Before I go on my latest disgruntled rant, I’d like to clarify that I really do, deep down, enjoy research and what I am doing. Obviously, I knew (to some extent) what I was getting into by going into a biomedical PhD program. I wouldn’t have taken this path if I wasn’t passionate about my research or if I couldn’t picture myself doing this (with some degree of happiness) for the next forty years of my life (okay, well not THIS, hopefully after several years of a post-doc and then working diligently as an Assistant PI, I will eventually actually get to be a PI and boss around grad students and post-docs of my own). Granted, if you catch me running around the medical center on a typical afternoon trying to do 12 things at once and ask me why I decided to choose the PhD path of life, I will more likely than not answer with something along the lines of, “Because I’m really, really stupid.” But sarcasm aside, I do realize how lucky I am do actually be doing what it was I decided I wanted to do as an undergrad.

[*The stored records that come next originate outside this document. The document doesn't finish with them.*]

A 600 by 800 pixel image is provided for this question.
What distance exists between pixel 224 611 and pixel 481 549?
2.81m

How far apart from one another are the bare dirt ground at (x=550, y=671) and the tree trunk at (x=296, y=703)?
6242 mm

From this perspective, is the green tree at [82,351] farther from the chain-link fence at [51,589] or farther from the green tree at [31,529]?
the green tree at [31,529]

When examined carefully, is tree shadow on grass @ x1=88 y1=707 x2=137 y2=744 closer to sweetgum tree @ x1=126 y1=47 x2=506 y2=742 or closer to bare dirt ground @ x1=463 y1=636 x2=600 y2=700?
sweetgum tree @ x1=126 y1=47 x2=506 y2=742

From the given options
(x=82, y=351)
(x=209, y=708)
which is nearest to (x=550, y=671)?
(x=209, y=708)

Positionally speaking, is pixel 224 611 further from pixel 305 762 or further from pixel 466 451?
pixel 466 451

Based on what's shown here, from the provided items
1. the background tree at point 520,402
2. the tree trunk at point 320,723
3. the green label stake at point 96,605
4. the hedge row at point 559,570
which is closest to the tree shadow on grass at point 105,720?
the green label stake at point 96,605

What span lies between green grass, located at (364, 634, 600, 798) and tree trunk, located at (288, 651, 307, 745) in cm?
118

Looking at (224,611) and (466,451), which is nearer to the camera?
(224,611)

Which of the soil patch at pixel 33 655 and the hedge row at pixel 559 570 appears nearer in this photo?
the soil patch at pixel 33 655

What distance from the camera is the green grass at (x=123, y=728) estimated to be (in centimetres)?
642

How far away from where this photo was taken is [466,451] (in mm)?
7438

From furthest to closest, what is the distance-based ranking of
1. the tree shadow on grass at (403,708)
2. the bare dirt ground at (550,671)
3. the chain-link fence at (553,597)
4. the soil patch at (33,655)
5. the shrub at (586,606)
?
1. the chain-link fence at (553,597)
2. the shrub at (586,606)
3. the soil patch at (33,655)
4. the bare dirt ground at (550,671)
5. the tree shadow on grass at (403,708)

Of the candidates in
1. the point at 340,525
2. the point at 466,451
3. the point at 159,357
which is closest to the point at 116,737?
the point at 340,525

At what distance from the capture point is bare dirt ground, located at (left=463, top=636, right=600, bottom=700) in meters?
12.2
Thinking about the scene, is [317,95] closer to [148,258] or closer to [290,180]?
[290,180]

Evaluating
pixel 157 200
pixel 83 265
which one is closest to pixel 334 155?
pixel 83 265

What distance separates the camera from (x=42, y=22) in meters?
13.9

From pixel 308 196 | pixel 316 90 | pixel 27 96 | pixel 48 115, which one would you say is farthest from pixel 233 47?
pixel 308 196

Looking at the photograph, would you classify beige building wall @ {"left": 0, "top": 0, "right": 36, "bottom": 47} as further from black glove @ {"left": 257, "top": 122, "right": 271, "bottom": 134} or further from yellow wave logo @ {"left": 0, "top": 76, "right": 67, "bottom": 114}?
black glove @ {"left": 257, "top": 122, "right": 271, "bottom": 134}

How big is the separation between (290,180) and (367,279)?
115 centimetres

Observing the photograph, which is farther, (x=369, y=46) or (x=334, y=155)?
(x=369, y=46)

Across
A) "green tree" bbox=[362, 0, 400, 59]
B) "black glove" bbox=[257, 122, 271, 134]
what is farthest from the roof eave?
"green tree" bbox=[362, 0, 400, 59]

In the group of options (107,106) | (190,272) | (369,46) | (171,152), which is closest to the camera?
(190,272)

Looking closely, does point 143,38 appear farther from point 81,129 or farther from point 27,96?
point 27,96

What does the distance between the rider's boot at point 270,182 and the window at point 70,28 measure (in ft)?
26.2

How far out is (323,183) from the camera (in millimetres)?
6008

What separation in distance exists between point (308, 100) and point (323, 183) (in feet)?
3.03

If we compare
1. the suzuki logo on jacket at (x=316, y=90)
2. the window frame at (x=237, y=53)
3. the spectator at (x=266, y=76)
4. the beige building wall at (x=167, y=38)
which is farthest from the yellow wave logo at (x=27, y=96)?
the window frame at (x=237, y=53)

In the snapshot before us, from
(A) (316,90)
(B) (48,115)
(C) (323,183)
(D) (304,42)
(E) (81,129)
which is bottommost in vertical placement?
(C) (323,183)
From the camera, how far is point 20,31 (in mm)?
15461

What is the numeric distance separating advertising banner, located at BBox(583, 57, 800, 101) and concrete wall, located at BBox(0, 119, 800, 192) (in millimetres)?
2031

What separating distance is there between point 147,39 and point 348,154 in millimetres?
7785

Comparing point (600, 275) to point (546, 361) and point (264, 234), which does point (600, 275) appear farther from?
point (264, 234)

I was fortunate enough to be accepted to every graduate school to which I applied except one (and that was an entirely disastrous interview day) and had a really tough time deciding between my top two choices. Eventually the decision was made by a coin-toss by my best friend Mark (who also happens to do a lot of reffing in his spare time, thereby making him a coin-tossing professional) and the decision was made (you think I’m joking… but I’m not). Basically, what I’m trying to say is that I do realize how lucky I am to be in my program, and I do ‘enjoy’ parts of it (as much as one can enjoy being an indentured servant of the lab), but being happy to be in a program certainly doesn’t reduce the stress.

That said, I realize that stress is a normal part of every PhD program, particularly those in the sciences, and that it’s basically the weeding-out factor – there are those individuals who can deal with the stress and, provided they do well academically and happen to be competent in the lab and can prove something useful, will get their PhDs. And then there are those who cannot handle the stress, and they are the ones who drop out. I like to think that I will fall into the former category, but I think right now it’s hard enough to focus on getting through the week, let along surviving through six years of this!

Things just keep piling up and it’s reached the point where I don’t even know what should be my focus anymore. As an undergraduate, it was easy. I double majored in biology and political science, minored in math, and was one quantitative analysis class short away from a chemistry minor. On weeks where I was overloaded with work, it was easy to prioritize – I knew I wanted to go into science, so the biology and chemistry classes always came first, and if it meant that I had to half-ass a poly sci paper or not study as much as necessary for a differential equations exam, so be it. But in grad school, everything is important, and everyone tries to convince you that their part is the most important. Is it more important to study for the upcoming Transformed Cell exam or the Biochemistry exam? And what about the Methods exam? Do I put lab work before classes or vice-versa? And as if classes and one lab rotation wasn’t enough, I still have my summer rotation back to haunt me and take up more of my time. The review paper on breast cancer and alcohol epidemiology, on which I am second author, came back from the journal with reviewing comments, and requires a bit of rewriting, by ­ Friday. Somehow, I am supposed to fully prepare for three upcoming exams, work diligently in my current lab and be doing background research on why the assay results are turning out the way they are, and continue editing this paper from the summer. I’m not really sure that it’s possible, without the addition of more hours in the day (although I suppose not writing this and getting back to biochem studying would be a step in the right direction).

On that note, I have used up my allotted 30 minutes of non-science time for the day, and must get back to work. And of course, I would like to wish everyone a Happy National Chemistry Week, direct to you from everybody’s favorite disgruntled biomedical graduate student.